AUFGABENSTELLUNG:
Schreiben Sie bitte aus dem Textauszug über die verurteilten ägyptischen Influencerinnen unten die Passage von „Ein paar Wochen“ bis einschließlich „öffentliche Moral störten.“ wörtlich ab.

TEXTAUSZUG:
Mawada al-Adham und Haneen Hossam, zwei junge ägyptische Influencerinnen, wurden Ende Juli in Ägypten zu jeweils zwei Jahren Haft und Geldstrafen in Höhe von umgerechnet 19.000 Euro verurteilt. Den zwei Frauen, die sich über verschiedene Social-Media-Plattformen wie TikTok und Instagram einen Namen gemacht hatten, wird vorgeworfen, sich in ihren Videos sittenwidrig verhalten zu haben.

Als Erstes traf es im April 2020 die 20-jährige Studentin Haneen Hossam. Die Influencerin, die im zweiten Jahr Archäologie an der Universität Kairo studiert und ihre Tausenden Follower*innen auf Instagram und TikTok regelmäßig mit ihren Videos bespaßt, wurde in Kairo verhaftet. Laut New York Timesgeschah dies, weil sie in einem kurzen Instagram-Video andere Frauen ermutigt habe, Videos von sich selbst in der App Likee zu veröffentlichen. Dort werden Nutzer*innen anhand der Anzahl ihrer Aufrufe bezahlt. Die Staatsanwaltschaft warf Haneen Hossam vor, sie habe versucht, Frauen zur Sexarbeit zu animieren.

Ein paar Wochen später wurde auch die Influencerin Mawada al-Adham festgenommen. Auch ihr wurde vorgeworfen, sie habe mit ihren Videos, die sie auf TikTok ihren 3,2 Millionen Follower*innen präsentierte, gegen moralische Werte verstoßen. Auf der staatlichen Webseite al-Ahram heißt es dazu laut BBC, dass die zwei Frauen beschuldigt würden, die Werte und Prinzipien der ägyptischen Gesellschaft verletzt und unanständige Fotos und Videos veröffentlicht zu haben, die die öffentliche Moral störten.

DIE DATEN:

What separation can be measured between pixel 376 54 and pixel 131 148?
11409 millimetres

ANTWORT:
Ein paar Wochen später wurde auch die Influencerin Mawada al-Adham festgenommen. Auch ihr wurde vorgeworfen, sie habe mit ihren Videos, die sie auf TikTok ihren 3,2 Millionen Follower*innen präsentierte, gegen moralische Werte verstoßen. Auf der staatlichen Webseite al-Ahram heißt es dazu laut BBC, dass die zwei Frauen beschuldigt würden, die Werte und Prinzipien der ägyptischen Gesellschaft verletzt und unanständige Fotos und Videos veröffentlicht zu haben, die die öffentliche Moral störten.